──────── Listed records ────────
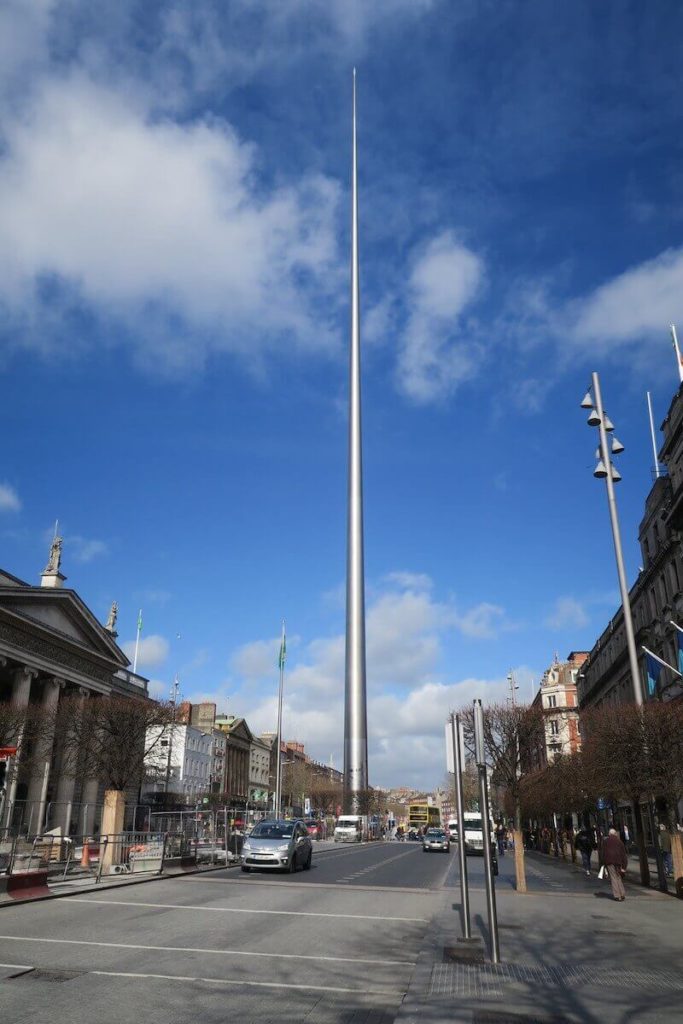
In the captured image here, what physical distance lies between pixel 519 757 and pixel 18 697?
31039 mm

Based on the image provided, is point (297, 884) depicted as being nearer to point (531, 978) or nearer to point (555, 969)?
point (555, 969)

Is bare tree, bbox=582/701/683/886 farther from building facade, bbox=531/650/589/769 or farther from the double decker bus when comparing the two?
→ the double decker bus

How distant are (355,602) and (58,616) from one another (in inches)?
1644

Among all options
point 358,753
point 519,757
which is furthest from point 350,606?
point 519,757

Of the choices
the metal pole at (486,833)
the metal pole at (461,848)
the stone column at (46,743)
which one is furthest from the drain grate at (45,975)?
the stone column at (46,743)

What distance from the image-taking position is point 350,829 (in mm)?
83188

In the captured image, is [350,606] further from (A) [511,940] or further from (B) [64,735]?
(A) [511,940]

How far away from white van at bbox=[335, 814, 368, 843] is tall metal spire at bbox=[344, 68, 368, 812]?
8.35 m

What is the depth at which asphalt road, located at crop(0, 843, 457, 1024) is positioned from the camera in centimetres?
792

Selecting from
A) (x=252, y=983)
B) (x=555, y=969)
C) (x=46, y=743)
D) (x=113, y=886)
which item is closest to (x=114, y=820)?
(x=113, y=886)

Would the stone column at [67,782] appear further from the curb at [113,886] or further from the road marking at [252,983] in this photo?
the road marking at [252,983]

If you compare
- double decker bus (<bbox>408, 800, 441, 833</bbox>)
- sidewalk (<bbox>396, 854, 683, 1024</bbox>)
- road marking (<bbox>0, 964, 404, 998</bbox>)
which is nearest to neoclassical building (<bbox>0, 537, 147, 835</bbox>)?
sidewalk (<bbox>396, 854, 683, 1024</bbox>)

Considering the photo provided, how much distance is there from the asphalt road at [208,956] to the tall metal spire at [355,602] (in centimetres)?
7277

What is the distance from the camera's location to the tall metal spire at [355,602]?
89750mm
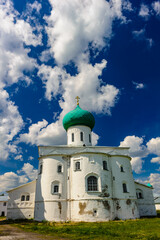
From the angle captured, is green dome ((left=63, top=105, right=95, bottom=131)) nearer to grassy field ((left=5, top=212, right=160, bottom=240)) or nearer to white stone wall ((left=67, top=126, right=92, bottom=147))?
white stone wall ((left=67, top=126, right=92, bottom=147))

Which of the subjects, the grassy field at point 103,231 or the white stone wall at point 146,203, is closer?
the grassy field at point 103,231

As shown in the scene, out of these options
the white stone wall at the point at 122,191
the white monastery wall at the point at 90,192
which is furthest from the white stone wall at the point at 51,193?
the white stone wall at the point at 122,191

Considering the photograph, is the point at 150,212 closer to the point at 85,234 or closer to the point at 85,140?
the point at 85,140

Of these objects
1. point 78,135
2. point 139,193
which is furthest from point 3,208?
point 139,193

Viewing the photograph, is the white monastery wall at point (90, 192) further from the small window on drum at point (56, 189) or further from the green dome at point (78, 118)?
the green dome at point (78, 118)

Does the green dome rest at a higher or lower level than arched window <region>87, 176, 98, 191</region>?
higher

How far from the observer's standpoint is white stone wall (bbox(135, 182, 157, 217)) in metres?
24.1

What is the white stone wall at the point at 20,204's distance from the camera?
22422mm

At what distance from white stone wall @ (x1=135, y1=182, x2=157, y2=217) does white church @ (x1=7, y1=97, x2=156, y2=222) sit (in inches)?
5.7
────────
__Task to complete__. Rewrite every one of the records above with each "tall metal spire" changed to "tall steel spire" and everything else kept the same. Leave the pictures out.

__Written response__.
In the captured image here, what physical distance lies between pixel 519 757 and pixel 18 697?
31039 mm

Based on the image provided, is point (297, 884) depicted as being nearer to point (531, 978) or nearer to point (555, 969)?
point (555, 969)

Is bare tree, bbox=582/701/683/886 farther from building facade, bbox=531/650/589/769 or farther from the double decker bus when comparing the two?
→ the double decker bus

How distant are (355,602) and (58,616) from one another (in inches)?
1644

Among all options
point 358,753
point 519,757
which is furthest from point 350,606?
point 519,757

Of the choices
the metal pole at (486,833)
the metal pole at (461,848)
the stone column at (46,743)
which one is furthest from the drain grate at (45,975)?
the stone column at (46,743)

What distance from the image-taking position is point 350,829 (in mm)?
83188

In the captured image, is [350,606] further from (A) [511,940] or further from (B) [64,735]?
(A) [511,940]

How far away from white van at bbox=[335, 814, 368, 843] is tall steel spire at bbox=[344, 68, 368, 812]?
8.35 m

What is the depth at which asphalt road, located at crop(0, 843, 457, 1024) is positioned from the camera in centimetres?
792

Selecting from
A) (x=252, y=983)
B) (x=555, y=969)
C) (x=46, y=743)
D) (x=113, y=886)
which item is closest to (x=114, y=820)?
(x=113, y=886)

Would the stone column at [67,782] appear further from the curb at [113,886] or further from the road marking at [252,983] in this photo?
the road marking at [252,983]

If you compare
- double decker bus (<bbox>408, 800, 441, 833</bbox>)
- sidewalk (<bbox>396, 854, 683, 1024</bbox>)
- road marking (<bbox>0, 964, 404, 998</bbox>)
which is nearest to neoclassical building (<bbox>0, 537, 147, 835</bbox>)?
sidewalk (<bbox>396, 854, 683, 1024</bbox>)

Considering the photo provided, how much distance is there from the asphalt road at [208,956] to the tall steel spire at [355,602] (in centimetres)?
7277

What is the distance from the camera's location to the tall steel spire at [355,602]?
89750mm
From the angle captured, is green dome ((left=63, top=105, right=95, bottom=131)) nearer to grassy field ((left=5, top=212, right=160, bottom=240)) or nearer to white stone wall ((left=67, top=126, right=92, bottom=147))?
white stone wall ((left=67, top=126, right=92, bottom=147))

Which of the subjects, the grassy field at point 103,231 or the white stone wall at point 146,203, is closer?
the grassy field at point 103,231

As shown in the scene, out of these options
the white stone wall at the point at 122,191
the white monastery wall at the point at 90,192
which is furthest from the white stone wall at the point at 51,193?
the white stone wall at the point at 122,191

Considering the photograph, is the point at 150,212 closer to the point at 85,234 or closer to the point at 85,140?
the point at 85,140

Of these objects
1. point 78,135
2. point 139,193
which is furthest from point 3,208?
point 139,193

Viewing the photograph, is the white monastery wall at point (90, 192) further from the small window on drum at point (56, 189) or further from the green dome at point (78, 118)?
the green dome at point (78, 118)

Does the green dome rest at a higher or lower level than arched window <region>87, 176, 98, 191</region>?
higher

How far from the observer's standpoint is white stone wall (bbox(135, 182, 157, 217)) in metres?
24.1

What is the white stone wall at the point at 20,204's distance from the camera?
22422mm

At what distance from white stone wall @ (x1=135, y1=182, x2=157, y2=217) does white church @ (x1=7, y1=97, x2=156, y2=222) sit (in inches)?
5.7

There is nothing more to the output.